**TAREAS DEL EJERCICIO:**
A: Responde a estas preguntas según el texto sobre las presas:
(i) ¿Qué porcentaje de las presas españolas se encuentra en espacios naturales protegidos o en zonas declaradas libres de presiones e impactos?
(ii) ¿Cuántos años lleva parada la central de Quieles II?
(iii) ¿Quién es el secretario general de WWF España?
B: Continúa el texto sobre las presas a partir de su última oración.

··· EXTRACTO DE PÁGINA ···

# OBRAS HIDRAULICAS - INGENIERIA DEL AGUA > Presas y Represas >  Presa o medio ambiente??

## REEGE

Fuente: público.es

Las 20 presas más dañinas para el entorno.
El 46% de los embalses españoles se encuentra en espacios protegidos. WWF pide la demolición de una veintena de ellas por su impacto o porque no tienen concesión de aguas.
MARÍA GARCÍA DE LA FUENTE Madrid 21/05/2009 07:44 

España sigue siendo el país con más presas por habitante del mundo, y aunque la regulación de ríos es necesaria para abastecer de agua potable a poblaciones, generar energía y controlar avenidas, no todas las infraestructuras siguen teniendo utilidad o se construyeron en el lugar adecuado. La organización WWF presentó ayer un informe sobre la situación de presas, azudes y diques en España y, según sus datos, hay 20 casos, en 15 ríos, con tal impacto negativo que deberían demolerse. 


De los más de 8.500 obstáculos que se encuentran los ríos españoles, 1.231 son presas con una altura mayor de 10 metros y una capacidad de embalse de más de un hectómetro cuadrado. De ellas el 46% se encuentra en espacios naturales protegidos o en zonas declaradas libres de presiones e impactos. Concretamente, hay presas en 467 lugares de interés comunitario y 311 zonas de especial protección para aves. Además, el 25% de ellas tiene más de 50 años, lo que supone un mayor coste de mantenimiento y más riesgo en seguridad. En la actualidad quedan, por ejemplo, 57 presas construidas en 1900. 

Uno de los casos más llamativos de las infraestructuras en cauces es el de las centrales hidroeléctricas, ya que, según el informe, 31 centrales llevaban en 2006 más de tres años paradas, y según la ley de Aguas, la falta de uso durante tres años implica la caducidad de la concesión al titular. De los 31 casos, 11 se encuentran en la cuenca de Ebro y 10 en el Júcar. La central de Quieles II lleva seis años parada. 

De los 31 casos, 11 se encuentran en la cuenca de Ebro y 10 en el JúcarDestaca asimismo la situación de Guipúzcoa, donde, según datos de la Diputación, el 68% de las infraestructuras de sus ríos no tiene uso en la actualidad; al igual que en Galicia, donde el 77% de sus molinos y el 57% de las centrales hidroeléctricas no se usan. 


El secretario general de WWF España, Juan Carlos del Olmo, afirma que "el proceso de eliminación de presas no sólo sirve para restaurar ecosistemas dañados, sino también para generar empleo ambientalmente sostenible". Y añade: "En la mayoría de los casos, tal como se desprende del informe, es más barato derribar una presa que mantenerla o repararla".

Los motivos que justifican su derribo, según la organización, son los graves impactos en espacios o fauna protegidos, porque no cumplen la misión para la que fueron diseñadas, porque carecen de evaluación de impacto ambiental o es deficiente, y por obras recrecidas sin autorización y sin concesión de aguas asociada.

··· DATOS DE ORIGEN ···

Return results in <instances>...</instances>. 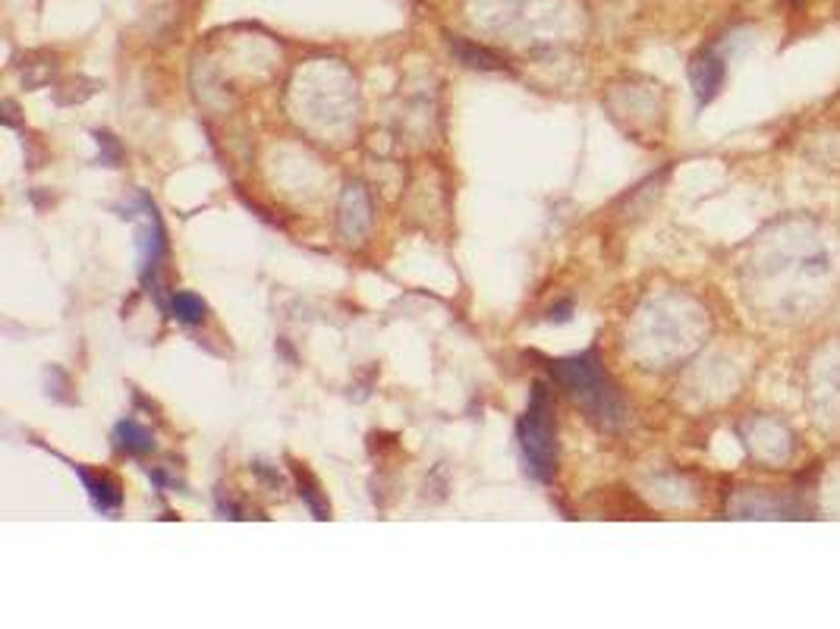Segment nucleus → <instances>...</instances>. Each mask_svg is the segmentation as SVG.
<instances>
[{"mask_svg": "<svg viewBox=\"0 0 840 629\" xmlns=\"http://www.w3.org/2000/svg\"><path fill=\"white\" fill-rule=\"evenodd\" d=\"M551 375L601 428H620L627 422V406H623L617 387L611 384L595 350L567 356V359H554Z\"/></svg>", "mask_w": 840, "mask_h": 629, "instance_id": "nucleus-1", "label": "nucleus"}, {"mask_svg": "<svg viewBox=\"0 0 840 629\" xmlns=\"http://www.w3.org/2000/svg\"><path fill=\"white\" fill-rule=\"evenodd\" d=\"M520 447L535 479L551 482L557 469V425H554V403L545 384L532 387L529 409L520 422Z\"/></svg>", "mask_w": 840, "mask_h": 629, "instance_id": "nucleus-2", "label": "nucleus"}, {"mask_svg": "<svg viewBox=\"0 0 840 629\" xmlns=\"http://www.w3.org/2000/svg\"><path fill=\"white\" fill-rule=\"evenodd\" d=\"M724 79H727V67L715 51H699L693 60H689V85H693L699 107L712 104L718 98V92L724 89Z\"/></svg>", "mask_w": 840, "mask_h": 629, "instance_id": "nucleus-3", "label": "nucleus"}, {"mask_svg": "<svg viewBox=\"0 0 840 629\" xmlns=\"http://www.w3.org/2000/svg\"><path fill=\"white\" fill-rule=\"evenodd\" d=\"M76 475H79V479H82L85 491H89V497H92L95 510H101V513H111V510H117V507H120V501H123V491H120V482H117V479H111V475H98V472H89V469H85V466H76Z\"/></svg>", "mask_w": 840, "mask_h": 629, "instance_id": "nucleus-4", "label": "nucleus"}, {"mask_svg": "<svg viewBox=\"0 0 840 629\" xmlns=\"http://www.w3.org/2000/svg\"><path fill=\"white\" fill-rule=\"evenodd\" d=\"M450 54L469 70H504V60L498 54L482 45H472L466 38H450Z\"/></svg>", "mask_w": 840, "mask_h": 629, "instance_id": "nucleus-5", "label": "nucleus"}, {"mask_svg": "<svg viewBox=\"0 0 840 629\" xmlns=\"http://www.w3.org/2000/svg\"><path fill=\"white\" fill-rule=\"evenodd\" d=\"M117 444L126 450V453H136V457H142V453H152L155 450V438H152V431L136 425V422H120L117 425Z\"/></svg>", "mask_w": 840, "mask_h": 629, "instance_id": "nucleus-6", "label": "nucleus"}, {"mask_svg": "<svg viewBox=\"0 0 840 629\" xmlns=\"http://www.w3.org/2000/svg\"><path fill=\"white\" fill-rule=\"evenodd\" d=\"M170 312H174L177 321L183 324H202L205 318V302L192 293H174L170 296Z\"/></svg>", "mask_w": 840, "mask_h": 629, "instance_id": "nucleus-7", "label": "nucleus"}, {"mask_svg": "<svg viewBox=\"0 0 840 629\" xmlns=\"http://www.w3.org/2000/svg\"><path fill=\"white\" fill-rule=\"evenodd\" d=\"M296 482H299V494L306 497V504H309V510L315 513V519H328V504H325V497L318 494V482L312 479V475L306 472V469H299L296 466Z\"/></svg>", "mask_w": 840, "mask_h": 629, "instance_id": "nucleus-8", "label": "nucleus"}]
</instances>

···

**RESPUESTAS DEL EJERCICIO:**
A:
(i) El 46%.
(ii) Seis años.
(iii) Juan Carlos del Olmo.

B:
Movimiento de especies.
Entre los casos analizados por WWF se encuentran presas que dejan seco el cauce (ríos Guadiela y Torcón); no cumplen la función para la que se construyeron (ríos Torcón, Aravalle, Guardal, y Umia); incumplen el caudal ecológico (río Ritort); se encuentran en espacios protegidos (ríos Guadiela, Torcón, Aravalle, Huerva y Castril); e impiden el movimiento de especies migradoras (ríos Guadiela, Cuervo, Barbellido, Castril, Urumea, Guadalfeo y Sor). 


La información disponible en cada comunidad autónoma sobre la situación que presentan las presas es dispar. Comunidades como Asturias, Castilla-La Mancha, Cantabria, Madrid, Baleares, Canarias o Murcia no tienen proyecto sobre inventarios de sus infraestructuras y, por tanto, desconocen si están en riesgo, tienen concesión en vigor o suponen un impacto en el entorno.

Por su parte, Andalucía, Aragón, Castilla y León, País Valenciano y La Rioja tienen proyectos en marcha, y los que más avanzados van son Catalunya, Extremadura, Galicia, Navarra y País Vasco, según el informe de WWF. Además, las confederaciones hidrográficas del Ebro, Duero y Júcar, y la Agencia Catalana del Agua cuentan con un inventario bastante completo de la situación de sus embalses. 

De las 1.231 presas que hay en España, un total de 514 se encuentran en espacios naturales protegidos, 133 en tramos libres de presiones, 568 en tramos fluviales de interés ambiental, 308 tienen más de 50 años y 157 están ubicadas en tramos fluviales de interés ambiental y tienen más de 50 años. 

La directiva marco del Agua obliga a los Estados a que en 2015 los ríos tengan aguas en buen estado ecológico, y según WWF, un primer paso es revisar las presas obsoletas. 

Los 4 casos más graves: 
La más antigua,
La presa de Mezalocha, en el río Huerva (cuenca del Ebro), en el espacio natural protegido del río Huerva y Las Planas, se construyó en 1728 para riego, pero sus propietarios no pueden asumir los costes de su mantenimiento.

Las que no tienen premiso,
La presa Las Librerías, en el río Guadiela (cuenca del Tajo), y la Torcón II, en el río Cuervo de la misma cuenca, carecen de concesión y además dejan seco el cauce. 


Con concesión retirada,
La presa Molló, en el río Ritort, perteneciente de las cuencas internas de Catalunya, fue construida para uso hidroeléctrico, pero se le retiró la concesión, aunque sigue en pie. Incumple el caudal ecológico que debe tener el río y afecta a especies como la trucha.

----------


## perdiguera

> Fuente: público.es
> 
> Las 20 presas más dañinas para el entorno.
> El 46% de los embalses españoles se encuentra en espacios protegidos. WWF pide la demolición de una veintena de ellas por su impacto o porque no tienen concesión de aguas.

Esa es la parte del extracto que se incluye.